» TEXT SEGMENT
%%

In today’s Exponential Investor:

  • Why solar panels are a good investment
  • What are the risks of solar panels?
  • How to invest in solar panels?

Solar power is booming.

Humanity faces a climate crisis, which is already aggressively present in our lives, through heatwaves, droughts, floods and more.

Luckily, technology – almost always humanity’s greatest weapon against disaster – is here to help once more.

Everyone has too much going on in their own lives to make huge, life-changing sacrifices for something as distant and abstract as “the climate”. Forcing people not to fly, eat beef, own a car or heat and light their homes will probably never work.

Luckily, we won’t have to try because technology has come through for us, delivering solutions which are cheaper, cleaner, and better than what came before.

And solar panels are perhaps the best of the lot.

How do solar panels work?

Simply put, they convert sunlight into electricity.

Solar panels are made up of many smaller units called “photovoltaic cells”. Many of these cells linked together make up a solar panel.

A solar panel works by allowing photons, or particles of light, to knock electrons free from atoms in the cell. This generates a flow of electricity.

Photovoltaic cells are sandwiched between layers of semi-conducting materials such as silicon. Each layer reacts differently when hit by photons, creating an electric field. This creates the current needed to produce electricity.

Solar panels generate a direct current of electricity (DC). Inverters are used in the panel to convert this into an alternating current (AC), which can be used by home or business consumers, or fed into the national grid.

Many cells make a panel, and multiple panels can be placed on a home’s or business’ roof, possibly linked to the power requirements of that building.

Or, they can be arranged in row upon row, forming huge solar farms. These utility scale farms generate hundreds of megawatts (MWs) of electricity, usually for the national grid.

Why solar panels are a good investment

1) Carbon

Emissions can be either reduced, or replaced. Solar power helps to replace coal or gas-fired power. Replacing coal is especially important, as it is so carbon intensive (twice more than natural gas).

With the global population rising, and developing nations starting to catch up with Western consumption and emissions levels, it’s an enormous challenge to reduce global emissions even as economic activity keeps rising.

With solar, we can meet the needs of a growing and developing global population with lower carbon emissions.

Many countries across the world have shown that it is possible to continue growing economically, while simultaneously reducing emissions. The UK is a prime example of this.

The carbon savings are huge. I mentioned that coal is twice as bad as gas. Consider the hard numbers.

Many coal power plants produce over 1,000 grams of carbon dioxide (or equivalent greenhouse gases) per kilowatt hour of power produced (CO2 eq/kWh). Even the “cleanest” coal power is generally above 700g CO2 eq/kWh. Natural gas generation has a lower emissions intensity. But still plenty, with emissions above 400g CO2 eq/kWh.

Meanwhile, US-based National Renewable Energy Laboratory (NREL) estimated that solar power produces lifetime emissions of just 40g CO2 eq/kWh. A study published by Nature Energy was more optimistic, with estimated emissions below 21 g CO2 eq/kWh.

By these estimates, this makes it at least ten times better than gas, and up to 50 times less carbon intense than coal powered generation – a truly massive saving for the planet.

And don’t forget, with electric cars, bikes and buses taking off, solar is also helping to lower the carbon intensity of the transport sector too.

But it isn’t only emissions where solar power offers great savings. It’s cheaper too…

2) Cost

Because there is no input fuel cost – sunlight is free, unlike coal and gas – once the solar panels are built and set up, they are basically free to run (with only occasional repairs and parts needed over their 25+ year lifecycle).

%%

» INFORMATION

%%

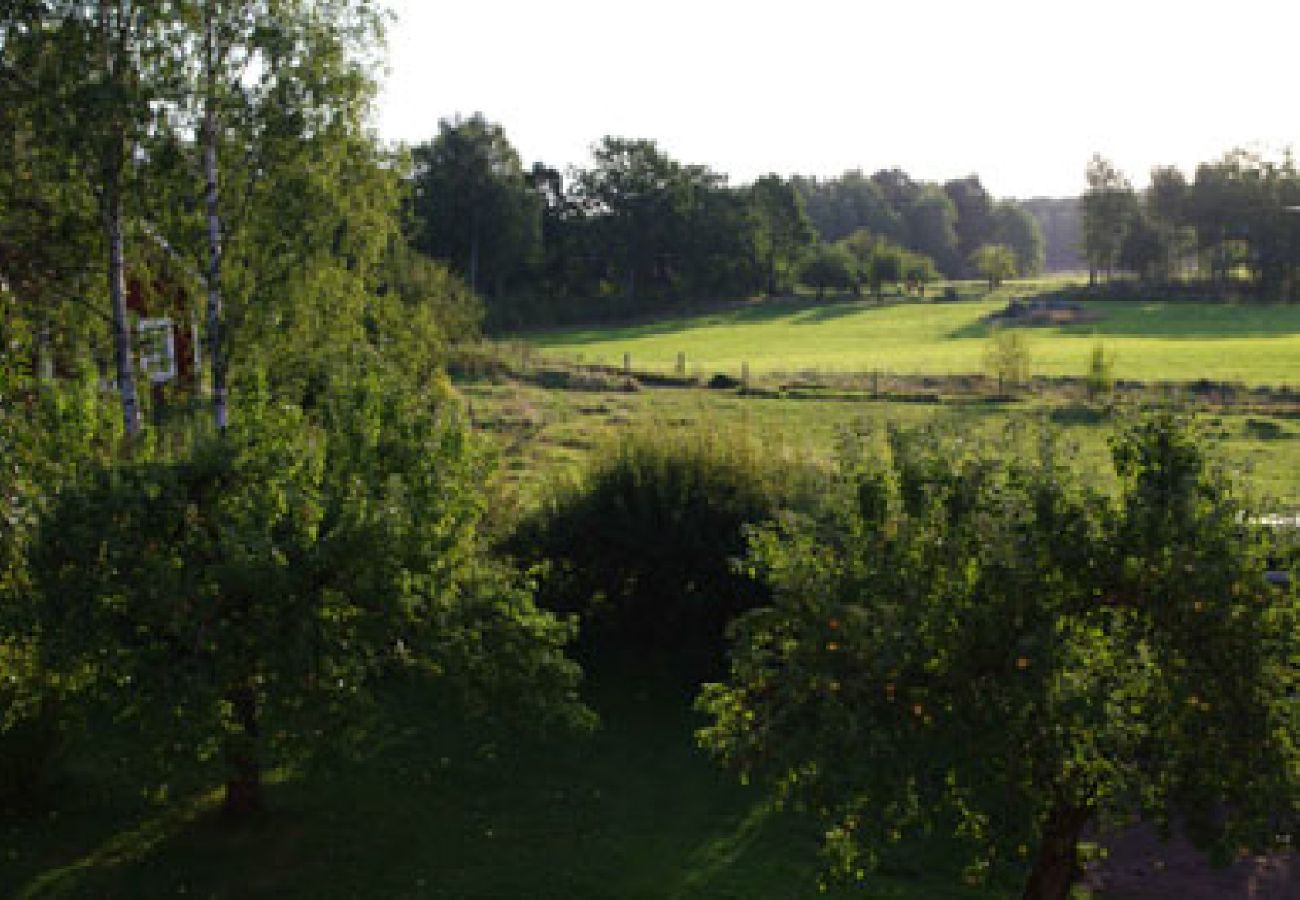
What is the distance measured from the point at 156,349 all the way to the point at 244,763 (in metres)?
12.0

%%
%%

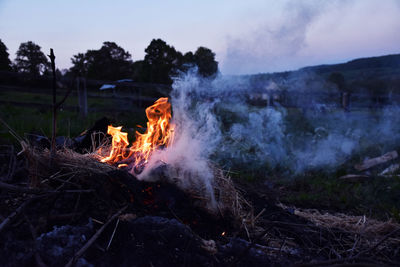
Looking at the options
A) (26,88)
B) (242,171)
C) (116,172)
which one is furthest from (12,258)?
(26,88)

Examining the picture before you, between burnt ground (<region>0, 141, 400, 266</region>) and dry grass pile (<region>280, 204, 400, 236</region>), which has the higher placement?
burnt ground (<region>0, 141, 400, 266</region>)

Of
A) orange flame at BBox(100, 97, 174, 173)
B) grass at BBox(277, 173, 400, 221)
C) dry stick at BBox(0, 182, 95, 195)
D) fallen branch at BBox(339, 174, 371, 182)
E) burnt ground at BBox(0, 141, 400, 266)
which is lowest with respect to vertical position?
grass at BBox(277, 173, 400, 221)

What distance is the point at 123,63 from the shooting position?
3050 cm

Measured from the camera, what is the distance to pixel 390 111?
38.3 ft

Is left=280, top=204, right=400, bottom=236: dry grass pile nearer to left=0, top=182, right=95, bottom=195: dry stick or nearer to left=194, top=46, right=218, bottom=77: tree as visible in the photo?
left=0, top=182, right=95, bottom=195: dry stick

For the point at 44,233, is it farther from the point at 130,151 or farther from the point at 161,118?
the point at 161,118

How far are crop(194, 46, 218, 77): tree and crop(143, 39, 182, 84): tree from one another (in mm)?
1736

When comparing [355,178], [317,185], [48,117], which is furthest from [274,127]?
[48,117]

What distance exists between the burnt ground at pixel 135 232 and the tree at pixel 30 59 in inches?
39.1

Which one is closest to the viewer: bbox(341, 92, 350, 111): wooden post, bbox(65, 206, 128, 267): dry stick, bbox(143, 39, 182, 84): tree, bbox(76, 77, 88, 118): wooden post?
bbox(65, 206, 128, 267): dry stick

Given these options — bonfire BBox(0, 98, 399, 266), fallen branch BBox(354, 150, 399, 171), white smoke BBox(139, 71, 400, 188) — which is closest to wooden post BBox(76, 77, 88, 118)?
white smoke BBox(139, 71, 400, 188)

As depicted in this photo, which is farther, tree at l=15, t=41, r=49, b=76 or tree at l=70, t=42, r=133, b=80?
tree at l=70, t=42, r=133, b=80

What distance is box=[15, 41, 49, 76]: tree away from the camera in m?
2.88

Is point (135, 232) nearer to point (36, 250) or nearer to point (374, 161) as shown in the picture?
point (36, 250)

%%
%%

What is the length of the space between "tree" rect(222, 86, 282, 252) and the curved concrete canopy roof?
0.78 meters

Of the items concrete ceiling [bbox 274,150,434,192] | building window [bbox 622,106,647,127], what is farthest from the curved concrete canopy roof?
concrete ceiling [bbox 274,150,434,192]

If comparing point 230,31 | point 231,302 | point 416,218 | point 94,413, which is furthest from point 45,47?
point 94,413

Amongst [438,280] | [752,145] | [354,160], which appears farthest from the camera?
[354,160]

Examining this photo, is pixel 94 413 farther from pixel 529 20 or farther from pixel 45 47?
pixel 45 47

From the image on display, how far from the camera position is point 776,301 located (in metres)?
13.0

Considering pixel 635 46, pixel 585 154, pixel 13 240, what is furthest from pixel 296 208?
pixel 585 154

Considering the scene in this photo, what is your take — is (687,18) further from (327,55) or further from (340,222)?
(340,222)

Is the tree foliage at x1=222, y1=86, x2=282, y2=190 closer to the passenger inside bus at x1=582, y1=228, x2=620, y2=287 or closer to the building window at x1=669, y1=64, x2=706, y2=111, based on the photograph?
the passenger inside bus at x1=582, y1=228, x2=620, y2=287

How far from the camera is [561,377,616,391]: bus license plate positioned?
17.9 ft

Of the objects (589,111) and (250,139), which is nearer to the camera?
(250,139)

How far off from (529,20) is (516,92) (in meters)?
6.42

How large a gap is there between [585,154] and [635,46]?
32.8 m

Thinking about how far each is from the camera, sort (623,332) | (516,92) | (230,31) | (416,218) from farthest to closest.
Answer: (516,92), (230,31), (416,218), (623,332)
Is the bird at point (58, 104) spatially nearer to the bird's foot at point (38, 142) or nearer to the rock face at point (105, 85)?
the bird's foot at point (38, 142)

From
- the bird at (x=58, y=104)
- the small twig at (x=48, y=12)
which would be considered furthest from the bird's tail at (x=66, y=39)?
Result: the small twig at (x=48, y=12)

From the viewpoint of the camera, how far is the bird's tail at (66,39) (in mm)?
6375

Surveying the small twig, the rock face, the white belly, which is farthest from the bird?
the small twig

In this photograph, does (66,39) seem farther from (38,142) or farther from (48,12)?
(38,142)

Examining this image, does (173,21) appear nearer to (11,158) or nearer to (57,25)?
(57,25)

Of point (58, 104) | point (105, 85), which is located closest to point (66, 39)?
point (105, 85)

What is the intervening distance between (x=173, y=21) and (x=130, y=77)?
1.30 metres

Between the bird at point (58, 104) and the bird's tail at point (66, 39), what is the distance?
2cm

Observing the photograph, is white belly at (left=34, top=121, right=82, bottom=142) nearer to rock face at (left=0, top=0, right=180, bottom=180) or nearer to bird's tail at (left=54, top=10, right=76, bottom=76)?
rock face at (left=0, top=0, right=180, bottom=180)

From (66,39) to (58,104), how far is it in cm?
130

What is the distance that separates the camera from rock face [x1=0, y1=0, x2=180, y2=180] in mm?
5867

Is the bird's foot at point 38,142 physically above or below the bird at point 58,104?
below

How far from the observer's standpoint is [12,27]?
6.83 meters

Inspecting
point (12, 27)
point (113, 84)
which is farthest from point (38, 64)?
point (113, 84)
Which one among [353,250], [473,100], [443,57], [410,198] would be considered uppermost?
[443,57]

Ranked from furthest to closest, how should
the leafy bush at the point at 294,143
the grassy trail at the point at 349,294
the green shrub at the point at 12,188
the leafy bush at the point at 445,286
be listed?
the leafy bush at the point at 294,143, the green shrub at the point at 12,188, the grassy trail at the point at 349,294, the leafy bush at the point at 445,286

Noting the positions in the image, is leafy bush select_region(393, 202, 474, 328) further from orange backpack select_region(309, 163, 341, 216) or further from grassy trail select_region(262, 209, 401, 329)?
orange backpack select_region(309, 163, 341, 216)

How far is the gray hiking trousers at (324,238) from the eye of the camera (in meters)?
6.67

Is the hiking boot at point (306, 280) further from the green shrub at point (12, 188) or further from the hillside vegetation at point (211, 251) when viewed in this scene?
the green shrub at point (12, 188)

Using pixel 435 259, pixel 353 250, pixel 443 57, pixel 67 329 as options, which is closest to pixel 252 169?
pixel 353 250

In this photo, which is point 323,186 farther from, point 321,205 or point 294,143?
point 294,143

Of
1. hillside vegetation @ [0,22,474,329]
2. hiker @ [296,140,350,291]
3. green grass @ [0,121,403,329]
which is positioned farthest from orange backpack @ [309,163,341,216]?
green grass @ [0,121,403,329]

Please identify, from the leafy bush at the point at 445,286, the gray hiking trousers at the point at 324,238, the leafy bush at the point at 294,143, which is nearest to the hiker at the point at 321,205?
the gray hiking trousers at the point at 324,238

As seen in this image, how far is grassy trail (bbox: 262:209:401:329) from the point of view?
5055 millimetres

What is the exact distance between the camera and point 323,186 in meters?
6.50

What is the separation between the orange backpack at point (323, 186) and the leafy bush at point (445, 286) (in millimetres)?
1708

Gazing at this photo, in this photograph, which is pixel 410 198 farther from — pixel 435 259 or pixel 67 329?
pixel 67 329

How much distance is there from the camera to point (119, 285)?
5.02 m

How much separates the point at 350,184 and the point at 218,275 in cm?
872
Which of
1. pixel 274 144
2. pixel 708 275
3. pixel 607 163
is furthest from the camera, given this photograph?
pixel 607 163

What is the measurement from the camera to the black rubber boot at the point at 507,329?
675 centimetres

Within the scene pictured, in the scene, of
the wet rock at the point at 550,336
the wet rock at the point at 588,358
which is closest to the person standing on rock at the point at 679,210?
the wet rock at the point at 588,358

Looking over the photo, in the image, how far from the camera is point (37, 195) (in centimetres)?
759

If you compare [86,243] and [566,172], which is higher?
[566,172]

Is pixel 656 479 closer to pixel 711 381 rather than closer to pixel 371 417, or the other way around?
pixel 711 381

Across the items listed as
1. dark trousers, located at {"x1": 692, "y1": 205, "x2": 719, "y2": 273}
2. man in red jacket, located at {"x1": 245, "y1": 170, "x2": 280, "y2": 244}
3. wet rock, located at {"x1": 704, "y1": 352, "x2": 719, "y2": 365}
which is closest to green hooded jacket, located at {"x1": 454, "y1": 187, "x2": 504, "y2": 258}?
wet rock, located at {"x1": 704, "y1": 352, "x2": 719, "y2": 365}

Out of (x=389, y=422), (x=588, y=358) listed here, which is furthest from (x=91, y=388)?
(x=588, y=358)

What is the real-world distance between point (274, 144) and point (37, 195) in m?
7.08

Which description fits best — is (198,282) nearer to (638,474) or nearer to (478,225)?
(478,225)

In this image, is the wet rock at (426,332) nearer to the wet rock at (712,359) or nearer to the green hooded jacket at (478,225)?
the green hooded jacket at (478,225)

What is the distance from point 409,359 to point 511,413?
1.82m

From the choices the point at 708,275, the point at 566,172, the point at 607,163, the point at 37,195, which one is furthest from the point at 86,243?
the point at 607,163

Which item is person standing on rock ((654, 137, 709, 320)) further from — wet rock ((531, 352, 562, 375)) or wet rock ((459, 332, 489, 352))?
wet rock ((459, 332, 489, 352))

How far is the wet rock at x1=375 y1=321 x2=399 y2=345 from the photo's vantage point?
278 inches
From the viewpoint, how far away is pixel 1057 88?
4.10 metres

%%

» TASKS FOR THIS EXERCISE
**a.** Print the passage of the solar power text, everything from "Or, they can" down to "activity keeps rising.".
**b.** Proceed with the solar power text, picking up right after its final sentence.
The lines placed after the solar power text were taken from a separate source.

» EXPECTED RESPONSES
**a.**
Or, they can be arranged in row upon row, forming huge solar farms. These utility scale farms generate hundreds of megawatts (MWs) of electricity, usually for the national grid.

Why solar panels are a good investment

1) Carbon

Emissions can be either reduced, or replaced. Solar power helps to replace coal or gas-fired power. Replacing coal is especially important, as it is so carbon intensive (twice more than natural gas).

With the global population rising, and developing nations starting to catch up with Western consumption and emissions levels, it’s an enormous challenge to reduce global emissions even as economic activity keeps rising.

**b.**
This is massive. For example, while gas prices have seen fluctuating price increases of more than tenfold in the UK and Europe in 2022, the price of generating power with solar panels hasn’t changed at all.

In fact, according to research by Ember, solar panels helped Europeans avoid potential costs of €29 billion in gas imports this summer alone.

And solar has been getting cheaper, having fallen in cost by 89% in just the last decade alone according to a 2021 study. That’s because it is a growing technology: as the industry grows, it gets more efficient, and does things at larger scale which also helps costs fall.

In fact, according to the International Energy Agency (IEA) solar power is now the cheapest form of power ever sold.

So while fossil fuels are spiking, the costs of solar power have plummeted.

3) Security

Finally, solar panels are a very local source of electricity.

They can be as local as the roof of your home in fact. Or, they can be installed in any country on the planet – giving every nation the chance to improve their energy security. Given Russia’s deplorable invasion of Ukraine, and the knock-on effect on UK and European energy markets, energy security is now a top priority for all governments.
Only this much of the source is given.